Видно, запропал Эрастушка, сдал его тот огрызок ушастый в полицию, и сидит голубь светлый в кутузке первого арбатского околотка, самого что ни на есть свирепого на всей Москве. Гостинчик бы передать лапушке, да околоточный Кулебяко там зверь хищный. Засадит опять, как в прошлый год, пригрозит желтый билет отобрать, и обхаживай потом задарма весь околоток, до последнего сопливого городового. По сю пору вспомнить противно. Пошла бы Инеска и на такое унижение, лишь бы зазнобе помочь, так ведь Эрастушка кавалер с понятием, собою чистенький, с разбором, после Инеской брезговать станет. А страсть у них, можно сказать, еще и не сложилась, любовь только-только обозначилась, но с первого взгляда прикипела Инеска к синеглазенькому, белозубенькому всей душой, втрескалась ужасней, чем в шестнадцать годков в парикмахера Жоржика, чтоб тому рожу смазливую перекосило, змею подлому, если, конечно, не спился еще всмерть.
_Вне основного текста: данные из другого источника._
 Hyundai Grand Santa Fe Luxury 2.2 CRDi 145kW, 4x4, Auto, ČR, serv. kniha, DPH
Ах, скорей бы объявился, медовый-патошный. Дал бы Слепню, аспиду поганому, укорот, приласкал бы Инеску, приголубил. А уж она и разузнала для него, чего велел, и денежку за подвязкой утаила – три рубля с полтинничком серебряным. Доволен будет. Есть чем встретить, чем приветить.
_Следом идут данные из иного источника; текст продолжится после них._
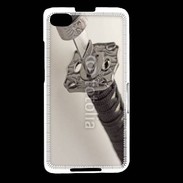Coque Blackberry Z30 Samouraï 6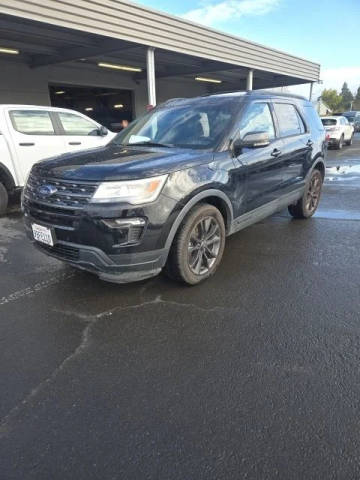 2018 Ford Explorer XLT 4WD photo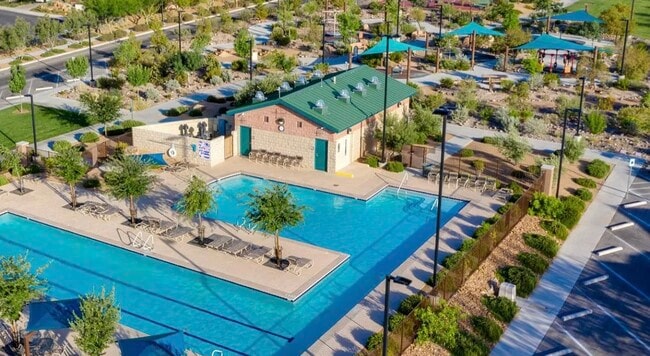 1867 Via Delle Arti in Henderson, NV - Building Photo - Building Photo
Эрастик. Имя-то какое сладкое, будто повидло яблочное. По правде его, ненаглядного, поди, как попроще зовут, но ведь и Инеска не всю жизнь испанкой проходила, появилась на Божий свет Ефросиньей, Фроськой по-домашнему.
Инеса и Эраст – это ж заслушаешься, чистая фисгармония. Пройтись бы с ним рука об руку по Грачевке, чтоб Санька Мясная, Людка Каланча и, главное, Аделаидка поглядели, каков у Инески кавалер, да от зависти полопались.
А после сюда, на квартеру. Она хоть и маленькая, но чистая, собою нарядная: картинки из модных журналов по стенкам наклеены, абажур плисовый, зеркало-трюмо. Перина пуховая наимягчайшая, и подушек-подушечек семь штук, все наволочки саморучно Инеской вышиты.
На самых сладких мыслях сбылось заветное, долгожданное. Сначала в дверь деликатно – тук-тук-тук – постучали, а после вошел Эрастушка, в шапке бобровой, белом шарфе-гладстоне, в суконной с бобровым же воротником шинели нараспашку. И не подумаешь, что из кутузки.